Öncelikle ilk görüşmelerden itibaren BM, siyasi çözümde meşru muhatabın Tobruk’takiTM olması gerektiğine kanaat getirmiş görünüyor. Keza taslak anlaşmanın ikinci başlığı da bu kanaatin ilanıdır. Trablus’taki MGK’ya nazaran, Hafter’e bağlı birliklerin, İbrahim Cudran yönetimindeki federalist Barka yönetimi askeri birliklerinin ve Libya Hava Kuvvetlerinin desteğine sahip Tobruk’un daha avantajlı olduğu varsayımı, BM’nin bu yöndeki kanaatini şekillendiren en önemli unsur. Bu açıdan Tobruk, askeri açıdan daha güçlü ve muktedir bir imaj çizerken sahada ise bu varsayımların aksine beklenen başarıyı sağlayamadığı görülüyor.Tobruk, askeri üstünlüğüne rağmen 2014’ten itibaren sürdürdüğü operasyonlar ile kontrol ettiği alanı çok fazla genişletebilmiş değil. Tüm çabalara rağmen, ki bu çabalara daha sonra Mısır hava operasyonları ile oldukça ciddi bir katkı yapmıştır, Bingazi merkez ve Derne hala Tobruk kontrolüne geçememiştir. Sonuç itibari ile Libya’da TM’nin askeri birlikleri, BM’nin beklentilerinin aksine tüm ülkenin kontrolünü sağlamaktan oldukça uzaktır.

Bu noktada BM’nin bir diğer hatalı varsayımı göze çarpmaktadır. BM’ye göre siyasi çözüm kapsamında Trablus’taki MGK’nın Tobruk’takiTM’yi tanıması ve onunla uzlaşması, milisler ve askeri birlikler arasında devam eden askeri çatışmaları sona erdirecektir. Yine bu çerçevede, iki hükümet arasında sağlanan bu uzlaşı ile ulusal ve bütün bir Libya ordusu kurmak mümkün olacaktır. Bu öngörüler ise her iki meclisin de milis güçler ile askeri birlikler üzerinde otorite sahibi olduğu varsayımına dayanmaktadır. Ancak ne Trablus’taki MGK’nın milis güçler üzerinde ne de TM’nin Hafter, İbrahim Cundran ya da Hava Kuvvetleri üzerinde tam kontrolü mevcuttur. Trablus’taki MGK’ya bağlı Libya Şafağı da Tobruk’taki TM’ye bağlı Karama Operasyonu Birliği de askeri ve siyasi ittifaklara dayalı çatı yapılardır. Siyasi elitlerin uzlaşıya ikna edilmesi, bu denklemin sadece küçük bir parçasıdır. Denklemin asıl parçası bu çatı yapılar içindeki milislerin ve birliklerin uzlaşma sürecine ikna edilmesidir.
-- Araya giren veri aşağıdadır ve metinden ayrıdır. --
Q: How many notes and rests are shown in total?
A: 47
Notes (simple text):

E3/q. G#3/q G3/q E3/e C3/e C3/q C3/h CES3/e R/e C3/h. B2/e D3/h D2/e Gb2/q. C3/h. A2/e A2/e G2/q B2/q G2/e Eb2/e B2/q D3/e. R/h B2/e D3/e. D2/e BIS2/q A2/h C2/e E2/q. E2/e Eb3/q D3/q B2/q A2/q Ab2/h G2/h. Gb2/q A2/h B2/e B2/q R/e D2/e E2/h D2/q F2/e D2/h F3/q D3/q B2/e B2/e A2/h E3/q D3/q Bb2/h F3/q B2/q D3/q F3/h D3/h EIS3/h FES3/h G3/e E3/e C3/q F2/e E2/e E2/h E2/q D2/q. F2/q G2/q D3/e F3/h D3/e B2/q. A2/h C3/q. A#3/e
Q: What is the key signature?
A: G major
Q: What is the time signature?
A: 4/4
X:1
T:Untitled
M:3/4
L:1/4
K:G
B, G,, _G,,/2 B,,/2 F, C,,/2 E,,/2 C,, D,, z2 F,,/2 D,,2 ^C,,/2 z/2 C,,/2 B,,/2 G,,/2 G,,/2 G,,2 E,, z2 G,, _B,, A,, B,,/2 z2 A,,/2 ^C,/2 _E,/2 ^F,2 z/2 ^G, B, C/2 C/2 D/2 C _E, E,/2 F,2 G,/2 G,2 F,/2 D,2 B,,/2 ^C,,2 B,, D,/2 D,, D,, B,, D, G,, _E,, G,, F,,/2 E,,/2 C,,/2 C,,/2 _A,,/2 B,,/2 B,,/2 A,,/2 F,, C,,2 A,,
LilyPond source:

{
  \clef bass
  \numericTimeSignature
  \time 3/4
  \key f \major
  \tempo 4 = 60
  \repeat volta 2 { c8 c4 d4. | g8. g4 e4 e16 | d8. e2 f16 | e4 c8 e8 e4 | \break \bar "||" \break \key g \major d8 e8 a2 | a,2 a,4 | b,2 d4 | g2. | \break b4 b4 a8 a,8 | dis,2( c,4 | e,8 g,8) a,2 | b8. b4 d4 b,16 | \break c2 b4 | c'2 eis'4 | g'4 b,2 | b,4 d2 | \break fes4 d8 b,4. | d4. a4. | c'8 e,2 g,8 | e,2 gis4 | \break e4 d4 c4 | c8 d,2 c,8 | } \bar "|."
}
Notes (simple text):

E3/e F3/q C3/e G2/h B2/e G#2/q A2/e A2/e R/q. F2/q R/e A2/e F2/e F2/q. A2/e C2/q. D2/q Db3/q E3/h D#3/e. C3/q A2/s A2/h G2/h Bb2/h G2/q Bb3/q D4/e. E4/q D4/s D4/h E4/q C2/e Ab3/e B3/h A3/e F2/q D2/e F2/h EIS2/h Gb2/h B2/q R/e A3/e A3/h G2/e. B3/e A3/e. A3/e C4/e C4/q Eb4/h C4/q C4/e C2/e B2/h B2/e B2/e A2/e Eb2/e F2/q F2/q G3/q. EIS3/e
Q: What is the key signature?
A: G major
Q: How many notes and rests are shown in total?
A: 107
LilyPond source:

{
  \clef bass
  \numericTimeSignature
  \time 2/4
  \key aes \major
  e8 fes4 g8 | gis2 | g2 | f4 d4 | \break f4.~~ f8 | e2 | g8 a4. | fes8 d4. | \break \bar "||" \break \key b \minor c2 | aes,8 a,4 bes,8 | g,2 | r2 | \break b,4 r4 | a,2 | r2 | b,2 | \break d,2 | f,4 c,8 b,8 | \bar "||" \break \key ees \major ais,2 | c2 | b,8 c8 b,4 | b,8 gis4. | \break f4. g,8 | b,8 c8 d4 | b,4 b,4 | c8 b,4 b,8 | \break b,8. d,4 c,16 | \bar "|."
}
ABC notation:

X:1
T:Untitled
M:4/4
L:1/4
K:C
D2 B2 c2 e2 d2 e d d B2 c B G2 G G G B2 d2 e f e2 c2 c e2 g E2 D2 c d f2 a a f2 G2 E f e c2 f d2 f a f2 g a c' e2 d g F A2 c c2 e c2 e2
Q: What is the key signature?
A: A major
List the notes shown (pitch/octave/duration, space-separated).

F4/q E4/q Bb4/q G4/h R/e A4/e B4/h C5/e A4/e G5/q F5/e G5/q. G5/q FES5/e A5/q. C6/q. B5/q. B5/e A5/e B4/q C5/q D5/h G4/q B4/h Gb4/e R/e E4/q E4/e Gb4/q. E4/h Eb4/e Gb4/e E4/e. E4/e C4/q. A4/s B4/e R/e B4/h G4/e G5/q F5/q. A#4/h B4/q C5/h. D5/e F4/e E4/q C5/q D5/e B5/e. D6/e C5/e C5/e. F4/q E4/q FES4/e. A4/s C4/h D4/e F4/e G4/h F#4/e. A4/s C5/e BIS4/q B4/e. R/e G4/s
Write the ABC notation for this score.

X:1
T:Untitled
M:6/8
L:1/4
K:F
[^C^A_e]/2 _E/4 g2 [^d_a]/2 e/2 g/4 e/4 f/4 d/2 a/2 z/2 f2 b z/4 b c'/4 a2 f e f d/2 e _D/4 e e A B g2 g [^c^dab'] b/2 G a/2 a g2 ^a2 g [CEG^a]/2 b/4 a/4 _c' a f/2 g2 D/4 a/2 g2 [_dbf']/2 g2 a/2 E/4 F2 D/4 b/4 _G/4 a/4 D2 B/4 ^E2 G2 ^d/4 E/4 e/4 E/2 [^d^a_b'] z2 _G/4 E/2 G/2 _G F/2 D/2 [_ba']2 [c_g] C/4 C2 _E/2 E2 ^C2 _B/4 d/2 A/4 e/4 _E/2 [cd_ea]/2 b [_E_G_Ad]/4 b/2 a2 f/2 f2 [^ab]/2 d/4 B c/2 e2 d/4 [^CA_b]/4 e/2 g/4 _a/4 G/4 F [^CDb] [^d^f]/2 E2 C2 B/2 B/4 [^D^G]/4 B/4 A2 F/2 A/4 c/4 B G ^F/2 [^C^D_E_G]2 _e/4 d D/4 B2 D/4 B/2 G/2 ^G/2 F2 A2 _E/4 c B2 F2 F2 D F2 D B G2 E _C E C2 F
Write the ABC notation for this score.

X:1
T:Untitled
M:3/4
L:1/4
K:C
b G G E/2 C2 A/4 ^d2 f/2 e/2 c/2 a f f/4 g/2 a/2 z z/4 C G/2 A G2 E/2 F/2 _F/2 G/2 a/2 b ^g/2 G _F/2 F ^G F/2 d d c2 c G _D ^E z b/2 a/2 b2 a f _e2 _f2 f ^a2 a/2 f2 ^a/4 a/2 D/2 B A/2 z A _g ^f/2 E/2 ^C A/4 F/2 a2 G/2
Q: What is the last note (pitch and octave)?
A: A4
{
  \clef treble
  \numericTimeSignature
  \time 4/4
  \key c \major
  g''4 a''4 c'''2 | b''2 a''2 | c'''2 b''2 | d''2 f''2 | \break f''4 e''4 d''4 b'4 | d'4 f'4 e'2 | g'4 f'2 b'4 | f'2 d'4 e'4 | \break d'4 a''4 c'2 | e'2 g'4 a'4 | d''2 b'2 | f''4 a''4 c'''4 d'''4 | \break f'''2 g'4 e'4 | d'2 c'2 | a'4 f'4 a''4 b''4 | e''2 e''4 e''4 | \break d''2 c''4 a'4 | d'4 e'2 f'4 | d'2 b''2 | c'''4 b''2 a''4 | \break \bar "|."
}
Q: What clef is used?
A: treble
BM’nin tüm bu hatalı varsayımları, Libya’daki krizin başlangıcını 2014 yazında gerçekleşen seçimlere indirgenmesinden doğmaktadır ve bu nedenle de sahadaki gerçekler ile uyuşmamaktadır. Libya’daki çatışma, siyasi anlaşmazlığın ve siyasi elit dağınıklığının bir sonucu olmaktan çok, 2011 iç savaşının nihayete ermemesinden ve devletin çözülmesi ile birlikte ivme kazanan silahlanmanın ve güç mücadelesinin devam etmesinden kaynaklanmaktadır. Eğer BM bu süreci 2011 ve 2012’de devlet inşasına destek vererek yürütmüş olsaydı, daha başarılı sonuçlar elde edilebilirdi. Ancak bugün bu hatalı varsayımlardan yola çıkarak Libya krizini çözmeye çalışmak, siyasi çözüme yönelik beklentilerin tükenmesine ve ileride askeri operasyon baskılarının bir seçenek haline gelmesine sebep olacaktır.

Bu yazı “Libya’da Barış Mümkün mü?” başlığıyla Ortadoğu Analiz Dergisi'nde yayınlanmıştır.